• [Problem] In the entries below, find the line containing "How far away from the". Copy it and all lines after it, exactly, through the end.

• [Entries shown]
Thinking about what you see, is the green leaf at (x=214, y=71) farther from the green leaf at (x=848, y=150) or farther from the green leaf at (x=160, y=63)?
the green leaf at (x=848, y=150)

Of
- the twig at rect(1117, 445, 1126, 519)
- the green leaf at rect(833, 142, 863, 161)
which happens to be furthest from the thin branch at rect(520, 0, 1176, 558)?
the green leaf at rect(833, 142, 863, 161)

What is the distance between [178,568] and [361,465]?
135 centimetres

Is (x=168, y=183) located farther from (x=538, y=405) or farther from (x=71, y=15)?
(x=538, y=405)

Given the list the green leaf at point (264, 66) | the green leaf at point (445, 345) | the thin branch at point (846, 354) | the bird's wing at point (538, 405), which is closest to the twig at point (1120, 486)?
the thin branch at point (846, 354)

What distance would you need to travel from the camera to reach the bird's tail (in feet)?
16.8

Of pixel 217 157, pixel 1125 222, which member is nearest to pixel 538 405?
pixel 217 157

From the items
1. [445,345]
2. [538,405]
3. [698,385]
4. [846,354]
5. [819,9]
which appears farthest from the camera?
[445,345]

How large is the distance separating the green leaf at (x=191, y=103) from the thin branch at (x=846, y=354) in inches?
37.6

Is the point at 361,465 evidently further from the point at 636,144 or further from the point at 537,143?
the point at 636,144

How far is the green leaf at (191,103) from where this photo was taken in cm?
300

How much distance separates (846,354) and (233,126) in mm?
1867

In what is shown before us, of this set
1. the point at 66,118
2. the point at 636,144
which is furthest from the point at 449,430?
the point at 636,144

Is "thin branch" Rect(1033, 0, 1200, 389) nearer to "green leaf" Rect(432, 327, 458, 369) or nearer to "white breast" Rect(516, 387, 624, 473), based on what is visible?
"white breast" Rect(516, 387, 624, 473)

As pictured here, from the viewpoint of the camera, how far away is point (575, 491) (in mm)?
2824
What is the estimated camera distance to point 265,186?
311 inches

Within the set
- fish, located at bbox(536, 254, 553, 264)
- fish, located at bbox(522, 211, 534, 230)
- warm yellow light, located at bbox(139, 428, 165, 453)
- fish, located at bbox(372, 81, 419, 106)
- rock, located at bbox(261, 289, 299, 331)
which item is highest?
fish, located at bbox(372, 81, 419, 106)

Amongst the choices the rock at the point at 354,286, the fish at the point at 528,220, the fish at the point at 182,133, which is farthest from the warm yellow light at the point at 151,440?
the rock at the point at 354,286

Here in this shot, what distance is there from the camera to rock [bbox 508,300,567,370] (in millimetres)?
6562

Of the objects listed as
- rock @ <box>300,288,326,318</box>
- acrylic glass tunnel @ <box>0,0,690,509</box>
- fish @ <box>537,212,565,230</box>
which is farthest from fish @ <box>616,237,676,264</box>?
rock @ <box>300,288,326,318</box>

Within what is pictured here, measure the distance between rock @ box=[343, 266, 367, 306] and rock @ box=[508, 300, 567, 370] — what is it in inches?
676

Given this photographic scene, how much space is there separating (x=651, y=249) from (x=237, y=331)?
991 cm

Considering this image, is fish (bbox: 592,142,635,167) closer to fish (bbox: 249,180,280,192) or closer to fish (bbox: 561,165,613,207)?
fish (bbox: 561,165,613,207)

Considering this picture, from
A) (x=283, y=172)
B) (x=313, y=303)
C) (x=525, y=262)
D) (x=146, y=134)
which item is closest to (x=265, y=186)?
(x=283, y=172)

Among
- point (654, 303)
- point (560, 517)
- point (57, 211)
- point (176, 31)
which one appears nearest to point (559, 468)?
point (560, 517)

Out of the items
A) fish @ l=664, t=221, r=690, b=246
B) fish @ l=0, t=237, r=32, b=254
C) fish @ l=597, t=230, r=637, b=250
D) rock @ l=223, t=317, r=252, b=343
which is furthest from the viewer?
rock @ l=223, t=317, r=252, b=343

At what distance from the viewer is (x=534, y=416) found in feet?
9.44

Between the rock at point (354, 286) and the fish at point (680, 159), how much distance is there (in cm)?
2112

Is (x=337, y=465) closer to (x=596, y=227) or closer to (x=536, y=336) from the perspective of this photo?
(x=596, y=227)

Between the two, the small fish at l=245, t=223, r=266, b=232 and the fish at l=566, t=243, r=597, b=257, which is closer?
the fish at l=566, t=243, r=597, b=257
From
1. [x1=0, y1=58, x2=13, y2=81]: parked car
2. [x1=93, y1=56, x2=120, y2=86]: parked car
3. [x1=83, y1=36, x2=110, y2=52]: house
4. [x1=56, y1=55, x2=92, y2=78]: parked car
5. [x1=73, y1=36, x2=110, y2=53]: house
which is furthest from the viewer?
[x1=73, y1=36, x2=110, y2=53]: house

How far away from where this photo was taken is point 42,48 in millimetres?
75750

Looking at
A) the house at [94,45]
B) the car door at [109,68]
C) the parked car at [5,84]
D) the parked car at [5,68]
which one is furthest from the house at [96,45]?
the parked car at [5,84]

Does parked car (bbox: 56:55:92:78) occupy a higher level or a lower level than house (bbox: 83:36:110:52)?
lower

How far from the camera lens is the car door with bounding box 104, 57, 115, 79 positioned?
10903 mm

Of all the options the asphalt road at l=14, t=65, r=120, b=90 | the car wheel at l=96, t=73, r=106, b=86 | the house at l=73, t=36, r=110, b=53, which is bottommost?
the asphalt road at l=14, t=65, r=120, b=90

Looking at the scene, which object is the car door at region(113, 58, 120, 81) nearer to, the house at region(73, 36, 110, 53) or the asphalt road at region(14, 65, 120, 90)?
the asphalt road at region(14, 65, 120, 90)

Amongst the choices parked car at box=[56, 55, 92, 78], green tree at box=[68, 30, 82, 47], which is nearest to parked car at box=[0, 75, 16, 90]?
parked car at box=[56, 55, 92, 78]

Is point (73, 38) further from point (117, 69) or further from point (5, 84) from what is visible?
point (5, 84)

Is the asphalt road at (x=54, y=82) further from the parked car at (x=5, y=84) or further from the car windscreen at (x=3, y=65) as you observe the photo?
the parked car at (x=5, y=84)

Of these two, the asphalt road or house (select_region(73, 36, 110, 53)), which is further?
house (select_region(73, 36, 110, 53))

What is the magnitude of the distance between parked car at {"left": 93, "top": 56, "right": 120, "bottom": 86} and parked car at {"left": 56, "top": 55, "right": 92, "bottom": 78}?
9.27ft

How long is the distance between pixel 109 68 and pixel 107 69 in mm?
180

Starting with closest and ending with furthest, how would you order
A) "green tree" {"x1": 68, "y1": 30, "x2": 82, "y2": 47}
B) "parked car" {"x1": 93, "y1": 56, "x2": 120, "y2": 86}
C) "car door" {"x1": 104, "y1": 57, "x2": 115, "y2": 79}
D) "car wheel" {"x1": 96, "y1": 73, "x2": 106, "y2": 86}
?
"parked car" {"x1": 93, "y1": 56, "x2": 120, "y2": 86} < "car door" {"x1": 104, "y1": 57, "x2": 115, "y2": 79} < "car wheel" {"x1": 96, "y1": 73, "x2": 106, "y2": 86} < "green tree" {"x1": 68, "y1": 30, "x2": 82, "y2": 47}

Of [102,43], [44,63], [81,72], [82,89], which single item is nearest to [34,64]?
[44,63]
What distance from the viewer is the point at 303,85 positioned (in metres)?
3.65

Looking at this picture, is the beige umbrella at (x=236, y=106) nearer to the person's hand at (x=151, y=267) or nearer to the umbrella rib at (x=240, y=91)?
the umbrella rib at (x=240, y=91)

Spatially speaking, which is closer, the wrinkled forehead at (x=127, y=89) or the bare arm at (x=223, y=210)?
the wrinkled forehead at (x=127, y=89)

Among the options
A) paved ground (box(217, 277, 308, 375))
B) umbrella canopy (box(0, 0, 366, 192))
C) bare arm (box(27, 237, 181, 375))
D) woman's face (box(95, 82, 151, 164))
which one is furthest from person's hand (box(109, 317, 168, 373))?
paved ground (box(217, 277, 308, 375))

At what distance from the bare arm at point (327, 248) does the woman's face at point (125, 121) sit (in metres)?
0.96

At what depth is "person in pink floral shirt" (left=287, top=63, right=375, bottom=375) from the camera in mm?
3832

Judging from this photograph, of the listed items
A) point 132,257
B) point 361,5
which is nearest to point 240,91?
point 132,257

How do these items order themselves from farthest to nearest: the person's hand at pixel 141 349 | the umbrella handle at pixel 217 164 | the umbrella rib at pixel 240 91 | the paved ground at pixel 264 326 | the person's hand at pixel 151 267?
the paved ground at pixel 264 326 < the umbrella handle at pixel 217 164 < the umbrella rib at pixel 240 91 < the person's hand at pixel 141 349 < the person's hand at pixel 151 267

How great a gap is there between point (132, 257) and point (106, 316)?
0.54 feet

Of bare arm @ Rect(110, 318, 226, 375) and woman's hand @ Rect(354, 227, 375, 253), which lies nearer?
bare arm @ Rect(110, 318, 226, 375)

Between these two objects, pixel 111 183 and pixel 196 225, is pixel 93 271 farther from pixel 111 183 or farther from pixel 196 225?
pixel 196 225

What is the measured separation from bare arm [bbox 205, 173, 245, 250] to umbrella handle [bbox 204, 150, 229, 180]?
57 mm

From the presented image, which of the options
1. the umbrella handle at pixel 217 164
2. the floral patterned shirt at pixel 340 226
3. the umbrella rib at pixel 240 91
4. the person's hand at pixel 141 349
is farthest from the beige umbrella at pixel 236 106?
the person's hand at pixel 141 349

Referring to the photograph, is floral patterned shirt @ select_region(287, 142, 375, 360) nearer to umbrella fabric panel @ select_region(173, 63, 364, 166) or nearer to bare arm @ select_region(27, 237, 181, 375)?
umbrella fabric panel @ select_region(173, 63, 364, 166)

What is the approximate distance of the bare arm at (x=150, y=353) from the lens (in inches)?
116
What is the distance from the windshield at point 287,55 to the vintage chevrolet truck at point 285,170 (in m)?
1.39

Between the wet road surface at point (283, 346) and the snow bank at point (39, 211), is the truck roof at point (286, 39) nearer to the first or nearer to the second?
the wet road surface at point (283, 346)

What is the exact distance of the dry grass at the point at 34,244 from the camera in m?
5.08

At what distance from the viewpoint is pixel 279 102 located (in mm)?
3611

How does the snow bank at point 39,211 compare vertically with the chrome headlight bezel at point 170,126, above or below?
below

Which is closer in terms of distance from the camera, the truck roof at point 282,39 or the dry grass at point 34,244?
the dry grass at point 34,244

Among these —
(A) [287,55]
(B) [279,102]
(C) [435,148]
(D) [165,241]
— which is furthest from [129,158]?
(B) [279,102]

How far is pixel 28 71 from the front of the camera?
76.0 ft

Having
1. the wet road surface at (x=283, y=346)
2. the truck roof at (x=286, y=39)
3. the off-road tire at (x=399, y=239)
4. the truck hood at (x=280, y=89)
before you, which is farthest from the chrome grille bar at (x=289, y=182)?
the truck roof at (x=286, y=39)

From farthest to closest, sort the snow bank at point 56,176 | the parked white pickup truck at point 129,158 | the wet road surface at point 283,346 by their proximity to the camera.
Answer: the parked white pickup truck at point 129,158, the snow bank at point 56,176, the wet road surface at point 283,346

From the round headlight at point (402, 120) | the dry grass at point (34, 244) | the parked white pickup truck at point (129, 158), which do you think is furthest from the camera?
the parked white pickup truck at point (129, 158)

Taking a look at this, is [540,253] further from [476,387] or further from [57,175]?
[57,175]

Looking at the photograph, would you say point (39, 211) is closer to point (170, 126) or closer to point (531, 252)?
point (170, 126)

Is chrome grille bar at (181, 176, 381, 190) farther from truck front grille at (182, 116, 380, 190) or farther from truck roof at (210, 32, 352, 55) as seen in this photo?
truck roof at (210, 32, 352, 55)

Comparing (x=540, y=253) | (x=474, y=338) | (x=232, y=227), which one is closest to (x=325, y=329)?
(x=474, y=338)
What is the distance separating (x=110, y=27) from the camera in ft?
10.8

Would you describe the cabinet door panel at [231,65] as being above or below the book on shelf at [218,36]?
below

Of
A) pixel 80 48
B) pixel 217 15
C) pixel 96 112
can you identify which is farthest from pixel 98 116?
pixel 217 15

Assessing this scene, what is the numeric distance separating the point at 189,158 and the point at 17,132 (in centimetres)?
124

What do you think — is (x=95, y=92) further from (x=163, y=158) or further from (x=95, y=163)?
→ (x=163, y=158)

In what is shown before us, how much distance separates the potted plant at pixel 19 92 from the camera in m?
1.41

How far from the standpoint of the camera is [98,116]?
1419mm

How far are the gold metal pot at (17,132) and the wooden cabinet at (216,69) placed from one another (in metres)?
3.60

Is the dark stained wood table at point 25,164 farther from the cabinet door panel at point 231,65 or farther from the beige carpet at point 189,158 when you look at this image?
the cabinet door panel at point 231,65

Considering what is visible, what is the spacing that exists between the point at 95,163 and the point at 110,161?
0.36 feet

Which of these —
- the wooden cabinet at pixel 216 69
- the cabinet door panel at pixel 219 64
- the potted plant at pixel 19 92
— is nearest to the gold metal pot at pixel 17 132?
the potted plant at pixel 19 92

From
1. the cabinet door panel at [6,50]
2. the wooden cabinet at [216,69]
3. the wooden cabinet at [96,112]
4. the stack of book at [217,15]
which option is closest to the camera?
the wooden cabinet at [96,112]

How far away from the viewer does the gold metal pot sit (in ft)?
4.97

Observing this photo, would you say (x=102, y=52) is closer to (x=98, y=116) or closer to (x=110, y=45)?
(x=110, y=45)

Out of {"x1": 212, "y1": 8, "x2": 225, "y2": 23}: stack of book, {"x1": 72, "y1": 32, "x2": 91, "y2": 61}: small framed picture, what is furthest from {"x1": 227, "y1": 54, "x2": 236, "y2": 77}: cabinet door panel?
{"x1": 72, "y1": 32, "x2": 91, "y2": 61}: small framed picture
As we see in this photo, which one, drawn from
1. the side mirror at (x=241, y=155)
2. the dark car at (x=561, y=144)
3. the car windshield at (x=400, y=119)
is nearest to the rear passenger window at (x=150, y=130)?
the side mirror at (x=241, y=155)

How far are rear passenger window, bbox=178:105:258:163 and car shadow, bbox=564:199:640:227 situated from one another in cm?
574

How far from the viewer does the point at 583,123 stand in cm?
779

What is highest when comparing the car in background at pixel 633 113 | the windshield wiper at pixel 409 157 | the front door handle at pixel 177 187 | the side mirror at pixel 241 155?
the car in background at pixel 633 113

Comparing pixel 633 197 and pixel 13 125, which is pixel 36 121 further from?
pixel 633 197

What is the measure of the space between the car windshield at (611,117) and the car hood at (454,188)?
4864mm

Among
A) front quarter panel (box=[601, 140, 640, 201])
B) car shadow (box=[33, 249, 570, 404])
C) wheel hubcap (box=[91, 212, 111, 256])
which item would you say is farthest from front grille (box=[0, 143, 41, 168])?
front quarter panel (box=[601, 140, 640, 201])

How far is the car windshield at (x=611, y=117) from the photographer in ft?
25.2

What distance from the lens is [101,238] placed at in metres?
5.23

• [Exercise output]
How far away from the viewer does the gold metal pot sit (in ft)?
4.97

Observing this photo, would you say (x=102, y=52) is closer to (x=98, y=116) or closer to (x=110, y=45)?
(x=110, y=45)

Out of {"x1": 212, "y1": 8, "x2": 225, "y2": 23}: stack of book, {"x1": 72, "y1": 32, "x2": 91, "y2": 61}: small framed picture, what is furthest from {"x1": 227, "y1": 54, "x2": 236, "y2": 77}: cabinet door panel?
{"x1": 72, "y1": 32, "x2": 91, "y2": 61}: small framed picture
As we see in this photo, which one, drawn from
1. the side mirror at (x=241, y=155)
2. the dark car at (x=561, y=144)
3. the car windshield at (x=400, y=119)
is nearest to the rear passenger window at (x=150, y=130)?
the side mirror at (x=241, y=155)

How far are rear passenger window, bbox=178:105:258:163 and car shadow, bbox=564:199:640:227 situated from one another in cm?
574

How far from the viewer does the point at 583,123 stand in cm?
779

What is highest when comparing the car in background at pixel 633 113 | the windshield wiper at pixel 409 157 | the front door handle at pixel 177 187 | the side mirror at pixel 241 155?
the car in background at pixel 633 113

Comparing pixel 633 197 and pixel 13 125, which is pixel 36 121 further from?
pixel 633 197

What is the measure of the space between the car windshield at (611,117) and the car hood at (454,188)?
4864mm

Among
A) front quarter panel (box=[601, 140, 640, 201])
B) car shadow (box=[33, 249, 570, 404])
C) wheel hubcap (box=[91, 212, 111, 256])
which item would you say is farthest from front grille (box=[0, 143, 41, 168])?
front quarter panel (box=[601, 140, 640, 201])

How far is the car windshield at (x=611, y=117) from the photographer in ft?
25.2

What distance from the lens is [101,238] placed at in metres?
5.23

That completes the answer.